Nicholas Biddle 1801 Opposed Abolition and Facilitated the Slave Trade
Nicholas Biddle 1801 (1786-1844)
In May 1806, a 20-year-old American military officer stepped onto the shore of Greece, then a part of the Ottoman Empire. The man’s name was Capt. Nicholas Biddle 1801, and he was only the second American citizen to visit the Hellenic homeland. As a Turkish customs official greeted him with a lamb dinner, Biddle was stunned to find the modern Greek landscape so different from the ancient Greece he had read about during his studies at Princeton, writing, “I was alone in a foreign country distant from all that was dear to me, surrounded by barbarians who yet occupied a soil interesting from its former virtues and its present ruin.”
Biddle was 13 when he entered the College of New Jersey, as Princeton was then known. A prodigy from a wealthy Philadelphia family, he graduated as valedictorian in 1801, destined for a prominent place in the leadership of the young republic. But Biddle had a dark side, and his rise to power helped perpetuate the suffering of millions of slaves.
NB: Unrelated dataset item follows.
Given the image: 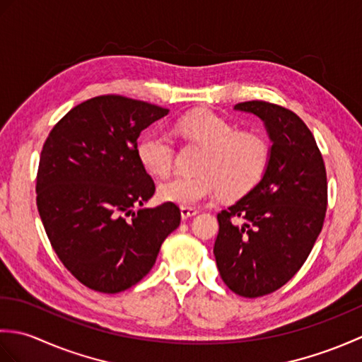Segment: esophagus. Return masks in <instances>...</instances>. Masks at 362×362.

As Joseph Yannielli of the Princeton & Slavery Project uncovered, at Princeton Biddle wrote an essay against the abolition of slavery, arguing that if slaves were freed, they would suffer without the “support” of plantation owners, “as no nation is more lenient towards its slaves than America.” Biddle also worried that freed slaves would rise up and form a “much more formidable enemy even than the Indians,” threatening the violent overthrow of white society.
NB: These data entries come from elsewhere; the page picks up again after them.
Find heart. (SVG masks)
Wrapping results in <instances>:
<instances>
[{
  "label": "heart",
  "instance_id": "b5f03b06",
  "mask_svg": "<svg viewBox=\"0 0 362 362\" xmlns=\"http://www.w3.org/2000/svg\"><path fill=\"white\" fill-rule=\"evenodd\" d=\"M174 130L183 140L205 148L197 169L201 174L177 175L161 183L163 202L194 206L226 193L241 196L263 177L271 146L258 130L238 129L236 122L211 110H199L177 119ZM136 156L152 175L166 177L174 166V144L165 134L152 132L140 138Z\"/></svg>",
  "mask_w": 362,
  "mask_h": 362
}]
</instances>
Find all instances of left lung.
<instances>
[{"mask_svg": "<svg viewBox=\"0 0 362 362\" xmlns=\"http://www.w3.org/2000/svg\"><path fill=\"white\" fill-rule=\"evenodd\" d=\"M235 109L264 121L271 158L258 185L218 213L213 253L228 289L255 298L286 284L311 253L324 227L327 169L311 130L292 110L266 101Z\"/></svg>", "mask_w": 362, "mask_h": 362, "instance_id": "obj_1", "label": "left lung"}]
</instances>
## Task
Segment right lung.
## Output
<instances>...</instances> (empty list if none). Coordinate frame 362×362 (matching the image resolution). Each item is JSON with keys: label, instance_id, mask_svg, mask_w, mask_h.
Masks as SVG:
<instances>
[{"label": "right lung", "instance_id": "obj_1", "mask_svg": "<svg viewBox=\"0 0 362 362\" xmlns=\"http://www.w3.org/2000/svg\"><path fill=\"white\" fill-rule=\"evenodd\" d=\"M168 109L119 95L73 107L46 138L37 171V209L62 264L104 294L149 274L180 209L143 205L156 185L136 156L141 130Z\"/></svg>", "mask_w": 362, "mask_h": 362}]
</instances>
Biddle took those views with him as he ascended through the hierarchy of the new American aristocracy. Through a family connection to Vice President Aaron Burr Jr. 1772, after graduation Biddle took a job as an assistant to the ambassador to France. But Biddle didn’t remain in the job for long, and instead decided to pursue a tour of the places he had studied at Princeton, including Italy and Greece.
On his way back to America, he made a stop in Cambridge, England, where his knowledge of the Greek situation impressed the U.S. ambassador, James Monroe. In 1819, two years after Monroe became president, he appointed Biddle to a position within the Second National Bank, and in 1823, Biddle became the bank’s president, an office he occupied for 13 years. A forerunner of the modern Federal Reserve, the Second National Bank managed the national debt, issued currency, and lent to state banks.
Recent research by historian Stephen W. Campbell has revealed that Biddle’s management of the Second National Bank was instrumental in facilitating the cotton trade and the institution of slavery. By enabling transactions between plantation owners and cotton merchants, the Second National Bank supported the slave trade and made plantations more profitable. And as the U.S. expanded, Biddle also helped increase the spread of slavery, signing off on a loan to the new Republic of Texas, which had declared independence from Mexico, to continue its plantation-based economy.
Meanwhile, Biddle saw himself as the inheritor of the classical world. He determined that Girard College, a prep school for orphans in Philadelphia, would be designed with neoclassical architecture; he also remodeled his Philadelphia mansion “Andalusia” on the Temple of Hephaestus he had visited in Athens.
But such heights were not to last. In 1832, Biddle’s bank drew the ire of President Andrew Jackson, who distrusted all banks and refused to renew the bank’s charter. During the ensuing “Bank War,” Biddle engineered a financial crisis to prove the value of his institution, an effort that backfired and turned public opinion against him. In turn, Jackson’s successful dissolution of the bank’s federal charter in 1836 incited a recession.
Biddle’s career ended in scandal, as a grand jury indicted him for illicitly borrowing bank funds. Though the charges were dropped, Biddle lost all his money when the bank, rechartered as a Pennsylvania institution, failed in 1841. In 1842, Charles Dickens, upon visiting the shuttered bank, described the building as “the Tomb of many fortunes; the Great Catacomb of investment; the memorable United States Bank.” At present, Girard College, the institution Biddle supported in its mission to educate orphaned boys, continues to provide education and scholarships as a coeducational boarding school for underserved students. Today, 93% of those students are Black.